After a half-century of experience in the cargo flying sector, long-time pilot Stan DeLong has seen it all. He claims to be semi-retired, but he still flies a Piper Navajo Chieftain during United Parcel Service’s peak season, and is chief pilot and check airman for Gem Air, LLC. If you make the mistake of assuming his experience is geographically limited, he also is check airman for Cte d’Ivoire (formerly the Ivory Coast) in Africa… but that intriguing story will have to wait for another time.

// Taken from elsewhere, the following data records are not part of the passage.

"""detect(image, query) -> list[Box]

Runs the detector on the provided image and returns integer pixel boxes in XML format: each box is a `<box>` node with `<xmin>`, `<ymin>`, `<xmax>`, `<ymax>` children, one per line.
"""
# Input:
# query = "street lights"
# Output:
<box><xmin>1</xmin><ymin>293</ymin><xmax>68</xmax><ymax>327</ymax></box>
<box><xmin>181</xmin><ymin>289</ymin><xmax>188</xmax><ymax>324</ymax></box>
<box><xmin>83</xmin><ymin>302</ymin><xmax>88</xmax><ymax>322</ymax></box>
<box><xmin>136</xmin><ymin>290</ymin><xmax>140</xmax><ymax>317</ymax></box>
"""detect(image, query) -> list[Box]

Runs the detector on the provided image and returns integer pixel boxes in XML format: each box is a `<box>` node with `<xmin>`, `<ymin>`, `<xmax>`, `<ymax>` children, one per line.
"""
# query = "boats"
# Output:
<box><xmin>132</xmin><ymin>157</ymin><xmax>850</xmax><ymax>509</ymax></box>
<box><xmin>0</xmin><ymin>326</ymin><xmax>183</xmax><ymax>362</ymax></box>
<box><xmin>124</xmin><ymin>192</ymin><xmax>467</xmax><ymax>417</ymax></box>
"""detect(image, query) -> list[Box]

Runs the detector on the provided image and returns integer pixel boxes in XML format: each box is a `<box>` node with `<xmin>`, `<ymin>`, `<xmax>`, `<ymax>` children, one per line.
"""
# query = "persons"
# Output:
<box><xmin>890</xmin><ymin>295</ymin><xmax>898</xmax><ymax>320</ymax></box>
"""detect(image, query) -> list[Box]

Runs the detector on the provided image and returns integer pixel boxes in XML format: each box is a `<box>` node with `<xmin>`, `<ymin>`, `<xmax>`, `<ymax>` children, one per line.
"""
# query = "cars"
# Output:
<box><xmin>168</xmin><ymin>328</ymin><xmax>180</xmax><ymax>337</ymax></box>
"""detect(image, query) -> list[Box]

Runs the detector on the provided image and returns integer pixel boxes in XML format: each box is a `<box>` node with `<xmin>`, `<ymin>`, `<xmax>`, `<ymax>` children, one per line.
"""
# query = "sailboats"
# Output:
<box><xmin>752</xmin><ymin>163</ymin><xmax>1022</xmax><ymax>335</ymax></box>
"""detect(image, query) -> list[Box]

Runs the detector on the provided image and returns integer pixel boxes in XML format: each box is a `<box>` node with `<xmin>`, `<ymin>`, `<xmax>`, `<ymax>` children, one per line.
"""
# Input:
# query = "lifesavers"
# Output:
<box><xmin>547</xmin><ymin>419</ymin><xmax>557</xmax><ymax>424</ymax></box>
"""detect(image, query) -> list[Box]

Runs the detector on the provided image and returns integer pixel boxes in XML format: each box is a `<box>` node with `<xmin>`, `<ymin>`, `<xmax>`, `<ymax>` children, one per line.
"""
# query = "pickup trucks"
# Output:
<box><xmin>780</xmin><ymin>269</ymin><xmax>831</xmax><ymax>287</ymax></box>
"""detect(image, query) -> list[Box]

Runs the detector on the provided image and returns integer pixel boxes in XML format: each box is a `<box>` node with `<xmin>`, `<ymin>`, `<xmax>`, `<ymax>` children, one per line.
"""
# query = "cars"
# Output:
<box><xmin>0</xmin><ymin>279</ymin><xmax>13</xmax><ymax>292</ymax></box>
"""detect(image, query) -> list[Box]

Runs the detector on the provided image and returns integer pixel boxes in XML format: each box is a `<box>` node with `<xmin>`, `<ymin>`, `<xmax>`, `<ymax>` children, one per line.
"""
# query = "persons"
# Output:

Since I am still relatively new to the cargo world, I was determined to meet with DeLong to glean as many insights and as much wisdom as possible. In a world where we learn from experience, the only other thing that comes close is learning from the experiences of others, so I basically had just one overarching question: What makes a safe cargo pilot? His answers were illuminating and applicable to all pilots.
BACKGROUND
Stan Delong’s cargo pilot career started in 1967 in a 1965 Alon A2 Aircoupe with a 90-hp Continental engine. He flew loudspeaker components from Cassville, Wisc., across the Mississippi River to Dubuque, Iowa, where they would be loaded onto an Ozark Airlines aircraft for shipment to their destinations. It was only a 20-mile flight, but that beat the convoluted drive required to get the products across the river.
Later he flew mail in a Cherokee Six from Dubuque, Iowa, and LaCrosse, Wisc., to Minneapolis, Minn. This was in the period when cargo operators were just beginning to require instrument ratings, but DeLong was ready with an IFR ticket. The habit of staying a rating or two ahead of increasing requirements remained with him the rest of his career. It’s also a useful tip the rest of us should ponder.
Through the 1980s and 1990s, he worked for Ameriflight managing fleets of Beech 99s, Beech 1900s, Fairchild Metroliners and Piper Navajo Chieftains. He had many roles—training pilot, assistant chief pilot, division chief pilot and division manager for the Salt Lake City office—fulfilling major cargo carrier and unscheduled ad hoc deliveries, and ensuring checks, packages and boxes made it to their destinations on time.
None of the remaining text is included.